CatholicSoup is a religious-run blog designed to provide Catholic insight through personal experience.

Thursday, February 16, 2012

For the Family

I went home the first weekend in February for a wedding. My cousin, the one person that's been a part of my life ever since me and my brother were young. We were always with each other as kids, visited each others houses, slept over all the time, we were always in the back yard messing around trying to make up some kind of game. Anytime we couldn't go over an visit, yeah, like all the others kids we were upset. It was a great childhood, we have some good memories that we can't ever forget. After High School, my cousin decided to join the Military, it was pretty rough for me and my brother, we really didn't know what to think, say. We didn't know where he would end up, how he would come out, for better or for worse. So it was all just a big mystery for pretty much the whole family. Some years later after being stationed in Germany and then being sent out to Afghanistan, he told me he was getting married. I was happy for him, except at the same time I became disappointed and selfish. It was a gift from God as I saw it, and it helped me learn and listen that a lot of times the situation isn't about me.
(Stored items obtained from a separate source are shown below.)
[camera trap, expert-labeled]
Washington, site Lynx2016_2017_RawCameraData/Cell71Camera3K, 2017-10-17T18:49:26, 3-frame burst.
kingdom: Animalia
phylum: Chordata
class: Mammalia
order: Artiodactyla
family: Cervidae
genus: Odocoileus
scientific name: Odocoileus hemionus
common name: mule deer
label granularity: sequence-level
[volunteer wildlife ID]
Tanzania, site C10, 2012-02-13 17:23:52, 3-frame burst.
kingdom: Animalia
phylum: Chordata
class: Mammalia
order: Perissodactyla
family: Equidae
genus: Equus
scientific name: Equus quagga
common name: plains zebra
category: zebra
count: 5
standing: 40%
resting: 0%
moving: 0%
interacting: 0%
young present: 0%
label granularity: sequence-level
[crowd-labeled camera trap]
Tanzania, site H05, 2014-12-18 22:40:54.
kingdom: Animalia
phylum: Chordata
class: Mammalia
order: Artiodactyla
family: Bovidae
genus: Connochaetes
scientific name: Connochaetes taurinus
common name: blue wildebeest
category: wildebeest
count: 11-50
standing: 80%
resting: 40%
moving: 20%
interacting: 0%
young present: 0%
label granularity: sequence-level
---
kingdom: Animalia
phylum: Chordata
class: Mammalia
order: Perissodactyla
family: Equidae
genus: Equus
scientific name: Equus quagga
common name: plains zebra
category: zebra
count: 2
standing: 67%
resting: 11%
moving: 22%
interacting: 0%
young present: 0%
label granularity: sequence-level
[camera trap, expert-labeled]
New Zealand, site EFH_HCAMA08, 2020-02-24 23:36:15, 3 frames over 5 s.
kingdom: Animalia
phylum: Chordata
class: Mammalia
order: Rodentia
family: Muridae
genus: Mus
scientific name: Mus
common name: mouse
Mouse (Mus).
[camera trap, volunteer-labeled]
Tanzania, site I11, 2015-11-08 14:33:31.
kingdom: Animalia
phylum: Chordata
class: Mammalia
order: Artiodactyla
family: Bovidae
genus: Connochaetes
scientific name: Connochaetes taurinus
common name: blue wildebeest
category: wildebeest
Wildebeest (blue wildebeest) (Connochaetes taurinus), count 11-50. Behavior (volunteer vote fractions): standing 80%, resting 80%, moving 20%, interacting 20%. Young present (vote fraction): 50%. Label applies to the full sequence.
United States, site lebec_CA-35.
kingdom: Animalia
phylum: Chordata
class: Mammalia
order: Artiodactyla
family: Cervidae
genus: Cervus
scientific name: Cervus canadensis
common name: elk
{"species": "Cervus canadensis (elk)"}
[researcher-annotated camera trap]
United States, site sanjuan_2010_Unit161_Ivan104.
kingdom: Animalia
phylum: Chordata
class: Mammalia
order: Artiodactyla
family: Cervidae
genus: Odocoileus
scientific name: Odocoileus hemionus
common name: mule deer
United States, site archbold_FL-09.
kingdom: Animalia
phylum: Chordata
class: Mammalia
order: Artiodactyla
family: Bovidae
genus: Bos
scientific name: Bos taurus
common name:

I think so many times we wonder from any situation, "what will I get out of this?" or sometimes "What about me?" and I found myself asking myself these questions in a selfish mood. I prayed that I grow selfless and be happy for the decision he had made.
Before then, the family hadn't really been getting along very well, everybody was off in their own little world it was just different as a family. During Christmas the family wasn't around, or Thanksgiving everybody was at their own houses the community that we had before we just missing, and it didn't feel like family at all. During the wedding, It was an awkward vibe between members of the family, almost like if we didn't know each other anymore. In my reflection, I think it was the best thing that could happen, it was great for the family to get back together at least for one thing, a wedding, which ironically creates a family by uniting two people into one flesh. As the night went on, there was less tension and everybody seemed to have a great time on the dance floor. It was a great wedding, one that I think was for the sake of the family.